*Written task*
Copy exactly the lines from the one containing "How far from one" through the last line of the records, both included, and nothing more.

— Start of Data to process —

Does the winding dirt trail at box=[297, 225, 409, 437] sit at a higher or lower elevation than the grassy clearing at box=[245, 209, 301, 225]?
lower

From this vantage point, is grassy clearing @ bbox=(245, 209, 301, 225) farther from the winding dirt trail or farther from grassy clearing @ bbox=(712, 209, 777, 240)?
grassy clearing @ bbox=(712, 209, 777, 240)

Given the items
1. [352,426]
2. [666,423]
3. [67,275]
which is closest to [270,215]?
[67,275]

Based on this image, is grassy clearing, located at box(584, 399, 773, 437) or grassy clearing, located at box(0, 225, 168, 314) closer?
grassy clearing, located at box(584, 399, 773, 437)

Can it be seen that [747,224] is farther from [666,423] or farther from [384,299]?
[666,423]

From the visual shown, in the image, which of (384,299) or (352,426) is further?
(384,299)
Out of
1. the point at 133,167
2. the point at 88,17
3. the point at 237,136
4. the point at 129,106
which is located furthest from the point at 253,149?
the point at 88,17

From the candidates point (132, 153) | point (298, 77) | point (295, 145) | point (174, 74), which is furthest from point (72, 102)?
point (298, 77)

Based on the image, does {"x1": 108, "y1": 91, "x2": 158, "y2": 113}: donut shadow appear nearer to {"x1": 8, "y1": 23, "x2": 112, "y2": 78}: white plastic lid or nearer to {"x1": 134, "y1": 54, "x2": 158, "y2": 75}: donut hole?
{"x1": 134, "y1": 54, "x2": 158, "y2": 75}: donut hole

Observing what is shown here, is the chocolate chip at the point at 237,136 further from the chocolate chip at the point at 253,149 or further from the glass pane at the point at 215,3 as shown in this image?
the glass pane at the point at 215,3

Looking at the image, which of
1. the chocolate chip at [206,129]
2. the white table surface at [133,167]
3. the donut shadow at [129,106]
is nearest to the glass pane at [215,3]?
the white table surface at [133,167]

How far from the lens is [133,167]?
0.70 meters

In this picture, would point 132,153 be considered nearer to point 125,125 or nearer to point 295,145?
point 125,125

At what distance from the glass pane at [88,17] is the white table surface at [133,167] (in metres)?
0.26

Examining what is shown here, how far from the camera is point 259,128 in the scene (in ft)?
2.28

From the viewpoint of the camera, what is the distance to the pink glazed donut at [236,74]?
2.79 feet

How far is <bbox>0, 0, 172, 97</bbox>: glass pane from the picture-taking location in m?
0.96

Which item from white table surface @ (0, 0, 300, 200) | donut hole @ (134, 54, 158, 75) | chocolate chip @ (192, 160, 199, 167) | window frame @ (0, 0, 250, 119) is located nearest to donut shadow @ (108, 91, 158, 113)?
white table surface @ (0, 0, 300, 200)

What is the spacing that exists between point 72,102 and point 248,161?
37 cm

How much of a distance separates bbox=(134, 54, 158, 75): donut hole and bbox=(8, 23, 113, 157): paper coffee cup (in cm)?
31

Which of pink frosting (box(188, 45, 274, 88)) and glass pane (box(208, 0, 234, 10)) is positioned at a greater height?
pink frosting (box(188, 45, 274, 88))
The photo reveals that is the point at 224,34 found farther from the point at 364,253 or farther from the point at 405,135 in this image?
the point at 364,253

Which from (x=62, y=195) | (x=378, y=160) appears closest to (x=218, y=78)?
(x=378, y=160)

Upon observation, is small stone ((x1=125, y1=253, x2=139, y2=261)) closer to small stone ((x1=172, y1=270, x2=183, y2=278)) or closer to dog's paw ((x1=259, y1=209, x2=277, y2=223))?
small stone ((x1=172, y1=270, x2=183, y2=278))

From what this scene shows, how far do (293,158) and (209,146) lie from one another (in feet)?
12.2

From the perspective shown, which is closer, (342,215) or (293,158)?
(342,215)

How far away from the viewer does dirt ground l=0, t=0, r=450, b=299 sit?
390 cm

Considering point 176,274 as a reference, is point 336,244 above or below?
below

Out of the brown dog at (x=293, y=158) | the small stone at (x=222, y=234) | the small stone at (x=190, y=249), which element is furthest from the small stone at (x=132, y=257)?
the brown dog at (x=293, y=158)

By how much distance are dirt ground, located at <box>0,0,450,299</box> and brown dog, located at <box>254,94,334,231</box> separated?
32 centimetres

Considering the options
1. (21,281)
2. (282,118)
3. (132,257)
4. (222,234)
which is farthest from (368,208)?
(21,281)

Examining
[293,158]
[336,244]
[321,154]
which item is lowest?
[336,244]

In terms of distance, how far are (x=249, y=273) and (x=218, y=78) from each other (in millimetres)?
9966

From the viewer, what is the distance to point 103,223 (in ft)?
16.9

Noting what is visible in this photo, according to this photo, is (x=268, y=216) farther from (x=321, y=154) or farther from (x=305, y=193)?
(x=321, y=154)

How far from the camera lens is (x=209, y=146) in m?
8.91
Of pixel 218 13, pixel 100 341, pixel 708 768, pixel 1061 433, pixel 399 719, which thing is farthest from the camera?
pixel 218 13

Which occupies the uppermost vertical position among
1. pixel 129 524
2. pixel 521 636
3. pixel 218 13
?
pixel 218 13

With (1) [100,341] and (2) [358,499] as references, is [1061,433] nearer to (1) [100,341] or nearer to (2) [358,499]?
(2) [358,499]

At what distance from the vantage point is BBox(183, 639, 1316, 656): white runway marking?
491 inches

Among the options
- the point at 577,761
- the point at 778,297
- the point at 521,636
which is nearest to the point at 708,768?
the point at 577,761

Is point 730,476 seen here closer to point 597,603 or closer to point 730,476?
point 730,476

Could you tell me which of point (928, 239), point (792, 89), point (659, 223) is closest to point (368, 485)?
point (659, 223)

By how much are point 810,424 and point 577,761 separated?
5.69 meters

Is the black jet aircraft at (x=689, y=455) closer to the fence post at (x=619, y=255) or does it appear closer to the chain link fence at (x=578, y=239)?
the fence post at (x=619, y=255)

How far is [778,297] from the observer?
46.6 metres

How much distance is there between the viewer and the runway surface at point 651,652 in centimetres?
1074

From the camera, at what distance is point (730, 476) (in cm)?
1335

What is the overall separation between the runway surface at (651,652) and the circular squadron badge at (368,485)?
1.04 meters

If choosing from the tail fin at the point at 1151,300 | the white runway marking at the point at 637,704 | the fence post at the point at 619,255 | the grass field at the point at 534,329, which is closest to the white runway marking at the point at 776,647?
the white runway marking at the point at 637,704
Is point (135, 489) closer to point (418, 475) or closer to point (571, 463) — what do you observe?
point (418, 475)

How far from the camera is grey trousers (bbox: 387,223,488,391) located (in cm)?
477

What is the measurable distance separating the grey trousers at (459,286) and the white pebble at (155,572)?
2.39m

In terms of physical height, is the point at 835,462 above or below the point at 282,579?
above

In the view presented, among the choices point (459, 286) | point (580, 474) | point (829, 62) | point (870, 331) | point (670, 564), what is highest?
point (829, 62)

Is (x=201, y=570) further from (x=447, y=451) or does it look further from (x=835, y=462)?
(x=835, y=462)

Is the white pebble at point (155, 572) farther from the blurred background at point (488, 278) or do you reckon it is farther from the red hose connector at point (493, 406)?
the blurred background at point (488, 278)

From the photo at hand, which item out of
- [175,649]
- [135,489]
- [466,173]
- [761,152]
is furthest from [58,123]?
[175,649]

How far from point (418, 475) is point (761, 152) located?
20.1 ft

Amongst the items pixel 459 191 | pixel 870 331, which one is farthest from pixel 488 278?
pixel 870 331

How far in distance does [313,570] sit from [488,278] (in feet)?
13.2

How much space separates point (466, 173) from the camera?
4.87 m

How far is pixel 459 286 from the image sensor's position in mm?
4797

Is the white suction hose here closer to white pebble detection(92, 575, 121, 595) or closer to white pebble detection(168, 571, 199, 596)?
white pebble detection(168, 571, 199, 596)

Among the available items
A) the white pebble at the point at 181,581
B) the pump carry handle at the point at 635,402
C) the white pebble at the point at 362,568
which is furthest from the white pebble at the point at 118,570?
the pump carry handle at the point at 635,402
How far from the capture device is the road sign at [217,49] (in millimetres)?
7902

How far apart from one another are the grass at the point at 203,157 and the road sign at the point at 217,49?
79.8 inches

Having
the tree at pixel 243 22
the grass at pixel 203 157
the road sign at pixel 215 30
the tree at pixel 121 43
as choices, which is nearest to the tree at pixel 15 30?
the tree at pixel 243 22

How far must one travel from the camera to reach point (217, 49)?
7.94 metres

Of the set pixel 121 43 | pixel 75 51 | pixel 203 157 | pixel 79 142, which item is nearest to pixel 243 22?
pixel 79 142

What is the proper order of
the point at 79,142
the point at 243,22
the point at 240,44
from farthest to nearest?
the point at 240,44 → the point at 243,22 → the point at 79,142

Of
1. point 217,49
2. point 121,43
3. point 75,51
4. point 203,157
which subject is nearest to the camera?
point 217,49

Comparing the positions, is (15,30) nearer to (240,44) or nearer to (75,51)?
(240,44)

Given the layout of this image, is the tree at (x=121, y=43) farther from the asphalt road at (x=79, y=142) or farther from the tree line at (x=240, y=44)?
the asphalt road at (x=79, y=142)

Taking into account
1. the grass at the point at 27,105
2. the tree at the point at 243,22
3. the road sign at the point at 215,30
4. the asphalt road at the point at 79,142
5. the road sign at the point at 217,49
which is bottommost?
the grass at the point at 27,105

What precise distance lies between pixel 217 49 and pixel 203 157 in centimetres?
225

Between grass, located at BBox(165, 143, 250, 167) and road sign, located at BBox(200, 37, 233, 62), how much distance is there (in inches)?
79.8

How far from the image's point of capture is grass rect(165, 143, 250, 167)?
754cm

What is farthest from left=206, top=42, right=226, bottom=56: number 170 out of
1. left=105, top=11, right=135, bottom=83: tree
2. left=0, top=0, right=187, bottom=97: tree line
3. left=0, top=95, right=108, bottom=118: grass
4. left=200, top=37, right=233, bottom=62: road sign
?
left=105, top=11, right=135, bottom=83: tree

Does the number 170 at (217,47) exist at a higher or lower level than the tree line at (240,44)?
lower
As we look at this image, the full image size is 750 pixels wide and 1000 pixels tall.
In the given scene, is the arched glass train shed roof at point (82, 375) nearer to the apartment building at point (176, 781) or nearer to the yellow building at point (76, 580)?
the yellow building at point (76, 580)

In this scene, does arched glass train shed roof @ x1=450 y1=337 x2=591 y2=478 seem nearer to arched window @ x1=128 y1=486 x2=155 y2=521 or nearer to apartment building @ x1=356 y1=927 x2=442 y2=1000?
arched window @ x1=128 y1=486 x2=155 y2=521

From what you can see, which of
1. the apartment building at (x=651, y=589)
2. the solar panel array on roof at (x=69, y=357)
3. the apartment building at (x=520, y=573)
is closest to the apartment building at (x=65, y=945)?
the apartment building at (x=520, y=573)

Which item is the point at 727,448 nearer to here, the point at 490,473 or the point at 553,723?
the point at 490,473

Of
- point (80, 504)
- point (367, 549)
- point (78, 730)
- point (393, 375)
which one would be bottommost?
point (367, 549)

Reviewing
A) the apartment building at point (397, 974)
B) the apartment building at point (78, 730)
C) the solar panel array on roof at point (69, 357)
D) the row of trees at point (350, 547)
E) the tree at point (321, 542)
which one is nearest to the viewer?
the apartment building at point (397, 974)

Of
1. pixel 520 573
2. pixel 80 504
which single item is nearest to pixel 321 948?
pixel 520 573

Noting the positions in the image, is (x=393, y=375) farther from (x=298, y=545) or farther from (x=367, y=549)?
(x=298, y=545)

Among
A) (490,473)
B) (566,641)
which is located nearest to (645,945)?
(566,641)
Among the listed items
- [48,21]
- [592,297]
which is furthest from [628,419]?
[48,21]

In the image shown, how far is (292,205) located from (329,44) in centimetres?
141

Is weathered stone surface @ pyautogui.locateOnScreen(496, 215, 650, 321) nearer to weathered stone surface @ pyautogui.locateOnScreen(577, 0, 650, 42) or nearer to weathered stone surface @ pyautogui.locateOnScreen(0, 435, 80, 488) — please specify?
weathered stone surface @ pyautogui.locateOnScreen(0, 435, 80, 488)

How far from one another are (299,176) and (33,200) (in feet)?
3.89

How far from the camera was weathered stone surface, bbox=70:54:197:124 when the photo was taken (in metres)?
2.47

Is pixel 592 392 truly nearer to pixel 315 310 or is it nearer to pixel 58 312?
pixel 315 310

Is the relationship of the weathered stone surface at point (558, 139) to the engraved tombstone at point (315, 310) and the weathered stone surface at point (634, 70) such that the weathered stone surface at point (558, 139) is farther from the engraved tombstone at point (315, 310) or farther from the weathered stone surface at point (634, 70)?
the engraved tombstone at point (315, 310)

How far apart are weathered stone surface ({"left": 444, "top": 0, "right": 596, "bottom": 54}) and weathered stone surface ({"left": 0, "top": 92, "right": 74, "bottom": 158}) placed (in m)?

— End of Data to process —

*Response*
How far from one another are (299,176) and (33,200) (in feet)?
3.89

How far from the camera was weathered stone surface, bbox=70:54:197:124 when the photo was taken (in metres)?
2.47

Is pixel 592 392 truly nearer to pixel 315 310 or is it nearer to pixel 58 312?
pixel 315 310

Is the relationship of the weathered stone surface at point (558, 139) to the engraved tombstone at point (315, 310) and the weathered stone surface at point (634, 70) such that the weathered stone surface at point (558, 139) is farther from the engraved tombstone at point (315, 310) or farther from the weathered stone surface at point (634, 70)?
the engraved tombstone at point (315, 310)

How far apart are weathered stone surface ({"left": 444, "top": 0, "right": 596, "bottom": 54}) and weathered stone surface ({"left": 0, "top": 92, "right": 74, "bottom": 158}) placed (in m)?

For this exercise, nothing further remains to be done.